Great Advice from Uzo Aduba on How to Talk About Race
When the actress Uzo Aduba answered a question about how to talk about race when you don’t know what words to use, I leaned forward.
Aduba, who is best known for her role as Crazy Eyes on Orange is the New Black was asked to provide some tips for people who are afraid to insert themselves into a conversation about race, class, sexual identity and ability. Aduba was asked how to approach these sensitive topics without unintentionally offending someone by Rachel Terrace, CMO, Time’s Up Now at the BlogHer18 Creator’s Conference that I was fortunate enough to attend last week.
As someone who once used bug repellant during an organic garden tour, I don’t always say or do the right things despite my good intentions.
I was lucky to hear Aduba’s practical advice. She counselled, “if you’re unsure if you’ll be stepping in it, rather than step in it,” here are a couple of things you could say such as:
- “I am not sure this is the right language”
- “I don’t mean to offend, so please help me if there’s a better way in which I could frame this.”
- “What term do you prefer?

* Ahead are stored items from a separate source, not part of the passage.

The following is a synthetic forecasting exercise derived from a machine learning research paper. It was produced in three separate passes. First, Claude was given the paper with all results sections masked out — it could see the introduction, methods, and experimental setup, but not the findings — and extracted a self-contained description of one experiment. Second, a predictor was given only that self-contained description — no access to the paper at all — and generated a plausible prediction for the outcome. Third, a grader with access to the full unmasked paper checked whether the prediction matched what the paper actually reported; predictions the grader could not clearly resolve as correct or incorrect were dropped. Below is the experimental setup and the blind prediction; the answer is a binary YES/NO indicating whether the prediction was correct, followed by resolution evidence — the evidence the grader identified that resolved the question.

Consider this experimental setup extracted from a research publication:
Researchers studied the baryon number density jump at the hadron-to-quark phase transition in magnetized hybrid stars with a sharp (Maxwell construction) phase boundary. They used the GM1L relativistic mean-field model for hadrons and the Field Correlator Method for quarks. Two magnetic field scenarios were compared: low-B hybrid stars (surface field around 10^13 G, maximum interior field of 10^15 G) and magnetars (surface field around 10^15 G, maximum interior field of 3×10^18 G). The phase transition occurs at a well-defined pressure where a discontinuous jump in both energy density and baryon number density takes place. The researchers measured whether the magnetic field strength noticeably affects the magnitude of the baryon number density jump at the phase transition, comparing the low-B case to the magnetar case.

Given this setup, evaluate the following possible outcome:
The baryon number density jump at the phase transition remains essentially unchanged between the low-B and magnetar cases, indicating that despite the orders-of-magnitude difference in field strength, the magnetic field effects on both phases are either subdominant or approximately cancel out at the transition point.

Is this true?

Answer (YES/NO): YES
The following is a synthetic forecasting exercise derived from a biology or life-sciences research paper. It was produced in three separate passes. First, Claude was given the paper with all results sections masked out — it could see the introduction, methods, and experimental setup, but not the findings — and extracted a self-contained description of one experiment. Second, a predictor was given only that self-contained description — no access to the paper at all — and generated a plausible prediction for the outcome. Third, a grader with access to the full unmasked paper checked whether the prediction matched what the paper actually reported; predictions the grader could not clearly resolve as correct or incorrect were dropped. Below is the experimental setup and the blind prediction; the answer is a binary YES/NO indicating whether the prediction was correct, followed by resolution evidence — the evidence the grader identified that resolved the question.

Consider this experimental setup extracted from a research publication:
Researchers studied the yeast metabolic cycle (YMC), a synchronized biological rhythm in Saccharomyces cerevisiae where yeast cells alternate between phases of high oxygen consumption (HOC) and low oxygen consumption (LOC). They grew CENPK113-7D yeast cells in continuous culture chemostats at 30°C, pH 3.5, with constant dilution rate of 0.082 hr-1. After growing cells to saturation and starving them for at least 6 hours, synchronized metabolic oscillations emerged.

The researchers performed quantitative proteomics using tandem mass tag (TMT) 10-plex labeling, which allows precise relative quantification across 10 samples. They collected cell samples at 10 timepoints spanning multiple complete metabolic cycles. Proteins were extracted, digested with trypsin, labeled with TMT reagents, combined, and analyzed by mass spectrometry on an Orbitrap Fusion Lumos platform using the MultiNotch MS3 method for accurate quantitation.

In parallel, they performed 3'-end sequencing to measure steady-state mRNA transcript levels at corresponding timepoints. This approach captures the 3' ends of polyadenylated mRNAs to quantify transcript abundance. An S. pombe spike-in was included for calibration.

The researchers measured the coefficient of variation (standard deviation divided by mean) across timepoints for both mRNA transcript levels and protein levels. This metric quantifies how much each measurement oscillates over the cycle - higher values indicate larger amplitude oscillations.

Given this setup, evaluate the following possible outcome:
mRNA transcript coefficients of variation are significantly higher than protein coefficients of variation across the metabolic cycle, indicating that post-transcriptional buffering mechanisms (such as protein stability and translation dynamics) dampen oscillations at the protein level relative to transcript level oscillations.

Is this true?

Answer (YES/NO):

I don’t want to offend.”
- “How do we discuss this?”
Aduba also suggested that the person listening has a role in making the conversation go more smoothly. As an example, when someone is struggling in a conversation about race, she says “you can throw them a line and say, ‘It’s okay to say black.’” She made it clear that it was better to speak than to not speak, but sometimes it doesn’t feel that way.
I was once having a conversation in my WeWork office with two young men in their 20’s about he/she/they pronouns. We were answering each other’s questions and were exploring the issue rather than making any pronouncements one way or the other. For some of us, the gender-neutral pronoun concept is fairly new and not something we are exposed to in our day-to-day lives. I was first exposed to the concept on a youth mission trip with my church to Guatemala just this last spring.
In the midst of the conversation, an outraged face swung into our doorway, seemingly suspended by their extended arms on the doorframe. We were angrily informed that “they” is how they identified and that our conversation was f**ked up. They stormed away before we could ask any questions. Had they been less hostile, it could have been a teachable moment. We would have apologized for any offense we caused. The rage first shocked, then shamed and finally shut us down.
I felt I would never be comfortable talking about any socially sensitive topic, much less the he/she/they pronouns again. So, I was very grateful for Aduba’s advice on how to open up. Beyond Aduba’s words, I found a great article on the YB Boston blog that explains that “because of the way we have been socialized, we often feel it is rude to formally recognize other’s differences.” But naming our differences is the first step in being able to address the inequities that often accompany those differences.
For those of us becoming socially active for the first time, all the new terms can feel a bit exclusionary (a lesson in itself to be aware of how my words may cause others to feel the same way). How are we going to be able to advocate for each other if we don’t know the words to use?
Aduba’s words give me a path forward.